U.S. Stock Futures Surge as U.S.-Iran Ceasefire Eases Oil Supply Fears
Ceasefire Agreement Triggers Global Market Repricing
By 03:19 ET (07:19 GMT), Dow futures had risen by 1,076 points, or 2.3%, S&P 500 futures were up 168 points, or 2.5%, and Nasdaq 100 futures had climbed 799 points, or 3.3%. This followed a mostly subdued prior session on Wall Street, when traders were focused on a U.S. deadline for Iran to reopen the Strait of Hormuz or face major military action, a deadline that was ultimately averted.
The ceasefire was reached at the “11th hour” and mediated by Pakistan. In a social media post, U.S. President Donald Trump said the agreement followed conversations with Pakistani leaders, after Pakistan called on him to withdraw the Tuesday 8 p.m. Eastern time ultimatum. Trump agreed to suspend an attack on Iran for two weeks.
Iran’s foreign minister, Abbas Araghchi, stated that Tehran would “cease their defensive operation” and enable “safe passage” through the Strait of Hormuz if shipping is coordinated with the Iranian military. Pakistani Prime Minister Shehbaz Sharif invited U.S. and Iranian officials to Islamabad for talks on Friday. Israel, which joined the U.S. in launching an assault on Iran in late February, backed Trump’s decision, according to a statement from Prime Minister Benjamin Netanyahu’s office.
Energy, Safe-Haven Assets, and Policy Expectations React
Oil prices fell sharply following the announcement, although they remained above pre-war levels. By 03:44 ET (07:44 GMT), Brent crude futures were down more than 13% at $94.85 per barrel, while U.S. West Texas Intermediate futures dropped 14.8% to $96.23 per barrel.
Gold prices advanced to an almost three-week high on Wednesday, supported by a weaker dollar and a reassessment of near-term risks. Spot gold was up 2.4% at $4,818.63 an ounce.

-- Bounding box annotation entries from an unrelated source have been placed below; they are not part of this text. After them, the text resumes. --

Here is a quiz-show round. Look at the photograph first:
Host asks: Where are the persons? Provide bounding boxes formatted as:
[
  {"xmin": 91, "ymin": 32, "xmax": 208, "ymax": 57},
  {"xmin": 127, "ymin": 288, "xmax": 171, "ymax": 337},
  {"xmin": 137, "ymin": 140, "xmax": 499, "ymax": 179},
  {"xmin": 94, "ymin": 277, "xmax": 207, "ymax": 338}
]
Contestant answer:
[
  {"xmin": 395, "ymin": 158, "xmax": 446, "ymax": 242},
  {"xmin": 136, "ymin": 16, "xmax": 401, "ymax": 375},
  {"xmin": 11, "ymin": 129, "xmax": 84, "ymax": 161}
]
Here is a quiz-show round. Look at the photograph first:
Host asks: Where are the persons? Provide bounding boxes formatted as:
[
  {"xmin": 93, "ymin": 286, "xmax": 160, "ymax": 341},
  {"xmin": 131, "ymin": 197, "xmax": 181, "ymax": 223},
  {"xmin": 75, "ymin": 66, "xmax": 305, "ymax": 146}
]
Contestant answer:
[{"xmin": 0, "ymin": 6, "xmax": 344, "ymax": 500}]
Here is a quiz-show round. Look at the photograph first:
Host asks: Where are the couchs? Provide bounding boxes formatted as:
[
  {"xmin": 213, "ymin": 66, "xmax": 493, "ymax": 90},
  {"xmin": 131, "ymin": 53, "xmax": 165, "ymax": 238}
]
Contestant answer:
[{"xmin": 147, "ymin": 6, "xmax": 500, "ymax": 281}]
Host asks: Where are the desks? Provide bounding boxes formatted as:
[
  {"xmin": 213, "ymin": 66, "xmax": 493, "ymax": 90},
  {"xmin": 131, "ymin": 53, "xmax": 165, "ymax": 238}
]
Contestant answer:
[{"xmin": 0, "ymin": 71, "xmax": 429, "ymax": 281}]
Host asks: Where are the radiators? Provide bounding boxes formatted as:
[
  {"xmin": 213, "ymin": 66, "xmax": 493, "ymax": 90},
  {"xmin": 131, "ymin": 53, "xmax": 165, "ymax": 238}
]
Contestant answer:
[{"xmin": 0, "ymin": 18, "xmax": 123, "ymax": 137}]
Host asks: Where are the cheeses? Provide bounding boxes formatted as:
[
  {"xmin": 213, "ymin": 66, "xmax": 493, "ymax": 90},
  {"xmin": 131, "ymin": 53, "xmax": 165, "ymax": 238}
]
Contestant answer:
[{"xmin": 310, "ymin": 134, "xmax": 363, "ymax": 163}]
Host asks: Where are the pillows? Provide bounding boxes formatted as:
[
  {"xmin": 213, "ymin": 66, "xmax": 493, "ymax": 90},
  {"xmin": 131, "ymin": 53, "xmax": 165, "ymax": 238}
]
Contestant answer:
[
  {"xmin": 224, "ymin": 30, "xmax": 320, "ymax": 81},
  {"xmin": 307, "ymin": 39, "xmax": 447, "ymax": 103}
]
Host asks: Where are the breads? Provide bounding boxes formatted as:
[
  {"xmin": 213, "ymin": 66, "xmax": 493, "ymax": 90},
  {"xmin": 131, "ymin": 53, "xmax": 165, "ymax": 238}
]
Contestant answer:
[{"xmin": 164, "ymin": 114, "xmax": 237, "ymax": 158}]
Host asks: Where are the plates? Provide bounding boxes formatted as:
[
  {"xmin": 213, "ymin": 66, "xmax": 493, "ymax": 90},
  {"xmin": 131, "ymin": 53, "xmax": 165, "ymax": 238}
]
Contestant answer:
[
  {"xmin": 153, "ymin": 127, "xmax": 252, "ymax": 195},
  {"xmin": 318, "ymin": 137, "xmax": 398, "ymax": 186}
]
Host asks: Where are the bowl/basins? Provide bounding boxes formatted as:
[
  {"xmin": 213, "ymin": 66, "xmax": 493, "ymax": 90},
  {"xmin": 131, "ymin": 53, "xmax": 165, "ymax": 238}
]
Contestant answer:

U.S. government bonds also rallied as markets revived bets that Federal Reserve interest rate cuts could be considered again later this year. Earlier, expectations for rate reductions in 2026 had largely been removed on concerns that a war-driven energy shock would intensify inflation.
Analysts at Vital Knowledge wrote that equities which had gained from the conflict, including energy firms, commodity chemicals producers, and defense contractors, “will probably suffer aggressive profit taking” following the ceasefire. They added that consumer discretionary stocks “should see the biggest rally.”
Separately, Shell cut its first-quarter gas production outlook and warned of ongoing uncertainty linked to the conflict.
FAQ
What caused U.S. stock futures to rise?
U.S. stock futures rose after the U.S. and Iran agreed to a temporary ceasefire and Iran pledged to allow safe tanker passage through the Strait of Hormuz, easing fears of an extended energy supply disruption.
How did oil prices react to the ceasefire?
Brent crude futures fell by more than 13% to $94.85 per barrel, and U.S. West Texas Intermediate futures declined 14.8% to $96.23 per barrel, moving back below $100 but remaining above pre-war levels.
What was the market impact on gold and bonds?
Gold prices climbed 2.4% to $4,818.63 an ounce, nearing a three-week high, while U.S. government bonds rallied as investors renewed expectations that Federal Reserve rate cuts may be possible later this year.
Which sectors are expected to be most affected in equity markets?
According to analysts at Vital Knowledge, energy, commodity chemicals, and defense stocks that benefited from the conflict may see profit taking, while consumer discretionary stocks are expected to experience the strongest rally.